Technology continuously changes the limits of what humans can do. With DNA testing, you can now learn more about your genealogy and may be able to determine disease susceptibility. However, there are certain limits to these tests you should know about.

Learning more about yourself from the comfort of your own home in a fast and easy way is alluring, but it also comes with many risks. So before you mail a DNA kit to learn more about your ancestry or disease propensity, make sure you understand three important facts.

first DNA Kits May Provide Inaccurate Results

DNA tests are not 1

00% accurate. That is the simple and plain truth that many people do not understand at first. Yes, these tests can show certain geographical markers in a person's DNA. However, that does not mean the results will show your ancestry with complete accuracy and may only show partial or imprecise results.

These kits may also exhibit certain markers for diseases, such as Alzheimer's or dementia. However, the tests available on the market are not scientifically advanced or medically accurate as they claim to be. Tests that claim to be able to medically determine diseases may provide false and inaccurate information.

2. Personal Information May Be at Risk

It's tempting to send in such personal information about yourself like your DNA, but you should also be cognizant of the fact that your information and the results of the test may be sold to third parties. You may then be targeted at pharmaceutical companies based on your results.

There is also the chance that insurance companies may be a third party that receives your information, which means you can also receive a change in coverage based on the findings of the DNA test. This discrimination could lead to improper or inadequate healthcare and put your health at risk, even if the results were found to be false or inaccurate.
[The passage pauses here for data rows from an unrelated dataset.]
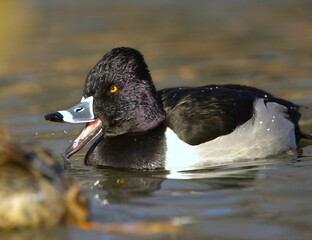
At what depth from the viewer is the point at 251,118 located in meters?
8.59

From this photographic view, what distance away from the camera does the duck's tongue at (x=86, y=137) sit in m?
8.54

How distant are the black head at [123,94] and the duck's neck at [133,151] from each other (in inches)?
3.1

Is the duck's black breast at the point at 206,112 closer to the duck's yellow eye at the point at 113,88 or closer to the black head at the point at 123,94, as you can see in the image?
the black head at the point at 123,94

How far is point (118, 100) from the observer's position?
8.56m

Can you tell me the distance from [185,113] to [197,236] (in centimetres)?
256

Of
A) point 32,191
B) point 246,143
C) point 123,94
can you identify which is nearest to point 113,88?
point 123,94

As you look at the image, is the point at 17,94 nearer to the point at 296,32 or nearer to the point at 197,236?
the point at 296,32

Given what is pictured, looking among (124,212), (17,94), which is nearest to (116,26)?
(17,94)

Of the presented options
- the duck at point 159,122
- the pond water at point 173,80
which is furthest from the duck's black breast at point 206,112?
the pond water at point 173,80

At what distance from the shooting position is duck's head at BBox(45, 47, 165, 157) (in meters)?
8.45

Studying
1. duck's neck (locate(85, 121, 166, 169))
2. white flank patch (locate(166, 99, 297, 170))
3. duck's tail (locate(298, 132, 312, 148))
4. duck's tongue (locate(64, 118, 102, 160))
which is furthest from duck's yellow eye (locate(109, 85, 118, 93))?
duck's tail (locate(298, 132, 312, 148))

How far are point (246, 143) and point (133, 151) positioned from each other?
41.7 inches

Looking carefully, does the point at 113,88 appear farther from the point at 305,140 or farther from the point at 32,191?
the point at 32,191

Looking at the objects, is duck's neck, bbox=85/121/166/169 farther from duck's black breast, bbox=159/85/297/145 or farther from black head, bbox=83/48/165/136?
duck's black breast, bbox=159/85/297/145
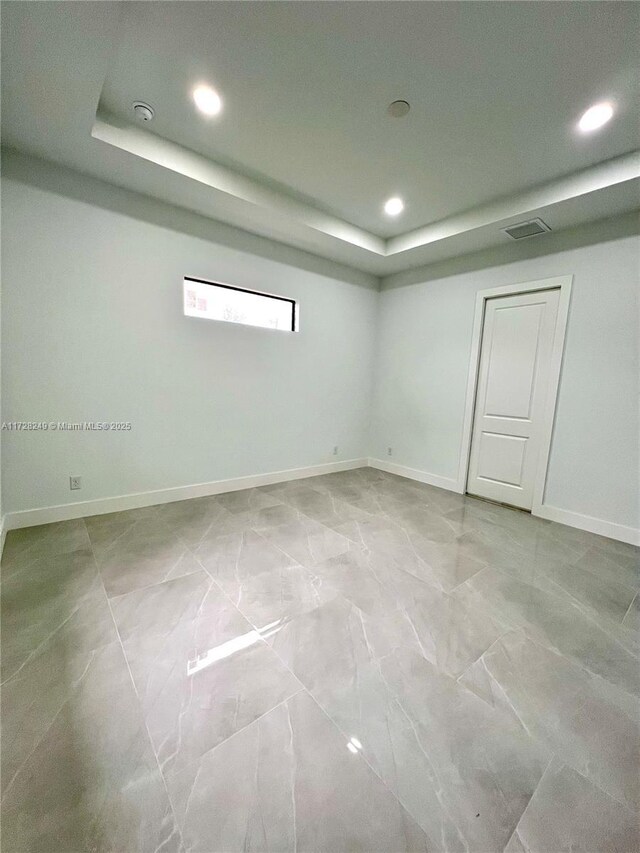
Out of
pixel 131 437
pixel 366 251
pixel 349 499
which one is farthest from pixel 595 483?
pixel 131 437

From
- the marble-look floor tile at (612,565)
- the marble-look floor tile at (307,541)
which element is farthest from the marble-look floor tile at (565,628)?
the marble-look floor tile at (307,541)

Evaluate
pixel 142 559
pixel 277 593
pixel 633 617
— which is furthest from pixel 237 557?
pixel 633 617

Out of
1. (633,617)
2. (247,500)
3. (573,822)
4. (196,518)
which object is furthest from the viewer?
(247,500)

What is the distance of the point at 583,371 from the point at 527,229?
57.4 inches

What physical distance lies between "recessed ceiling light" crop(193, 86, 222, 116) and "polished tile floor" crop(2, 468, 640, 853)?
119 inches

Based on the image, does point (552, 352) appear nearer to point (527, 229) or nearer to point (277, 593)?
point (527, 229)

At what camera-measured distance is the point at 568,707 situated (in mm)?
1280

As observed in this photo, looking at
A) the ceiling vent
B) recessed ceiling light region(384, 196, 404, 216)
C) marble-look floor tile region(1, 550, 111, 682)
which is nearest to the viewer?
marble-look floor tile region(1, 550, 111, 682)

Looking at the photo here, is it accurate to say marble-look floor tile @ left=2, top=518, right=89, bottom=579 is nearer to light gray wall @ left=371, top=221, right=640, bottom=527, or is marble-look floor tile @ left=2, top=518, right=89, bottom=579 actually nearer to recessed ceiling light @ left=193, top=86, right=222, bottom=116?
recessed ceiling light @ left=193, top=86, right=222, bottom=116

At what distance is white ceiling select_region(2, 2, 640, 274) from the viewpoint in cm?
152

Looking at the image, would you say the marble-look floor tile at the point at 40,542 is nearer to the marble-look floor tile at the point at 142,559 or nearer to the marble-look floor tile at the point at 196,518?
the marble-look floor tile at the point at 142,559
3. Results May Offer Misdiagnosis

Some DNA tests claim to be able to identify illnesses based on the sample. The truth is that these genetic tests can only identify 10 diseases as approved by the FDA. Results can lead to people being misdiagnosed due to false positives, false negatives or lack of accurate information. Therefore, people may make decisions that are not based on sufficient or accurate information.

Rather than providing a diagnosis, these tests can determine the likelihood that someone may carry a certain disease or may be likely to have that disease. It is not, however, a medical diagnosis and should not be treated as such.

DNA Testing and Your Healthcare

Sending to a DNA kit to learn about where you come from and possible diseases may be appealing to many people. Make sure to subscribe to our blog for more news and updates on things related to healthcare and insurance.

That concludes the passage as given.